VectorRegister load_packed Only Loading First Value
VectorRegister implementations of load_packed and load_packed_n are only loading the first value of the array. Surprisingly, the = operator works as expected, and performs the load and store properly. The use of load_packed is required for sum/dot/min/max operations on a VectorRegister.
Does not work:
using vec_b = RAJA::expt::VectorRegister<double, RAJA::expt::scalar_register>;
vec_b vec_b_test;
vec_b_test.load_packed_n(&b[0], N);
vec_b_test.store_packed_n(&c[0], N);
Bad output:
b: 5 5 5 5
c: 5 0 0 0
Works:
using vec_b = RAJA::expt::VectorRegister<double, RAJA::expt::scalar_register>;
using idx_b = RAJA::expt::VectorIndex<int, vec_b>;
using VecB = RAJA::View<RAJA::Real_type,RAJA::StaticLayout<RAJA::PERM_I,N>>;
auto bV = VecB(b);
auto cV = VecB(v_c);
auto vec_all = idx_b::static_all();
cV(vec_all) = bV(vec_all);
Good output:
b: 5 5 5 5
c: 5 5 5 5
Standard Layout with the assignment operator also works.

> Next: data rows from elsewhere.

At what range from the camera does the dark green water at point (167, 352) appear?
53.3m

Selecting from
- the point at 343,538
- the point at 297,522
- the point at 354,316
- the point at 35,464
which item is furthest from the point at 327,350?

This behavior is exactly what RAJA::expt::scalar_register is expected to do: load the first value of the array into the VectorRegister, due to being a scalar. At the time, we were using scalar_register on a BlueOS system, when we should have tried a cuda_warp_register. The more typical usage is on a TOSS system with one of the AVX register types, which operates correctly loading all elements of the array into the vector register.
We should document the functionality of scalar_register more clearly, and close this issue.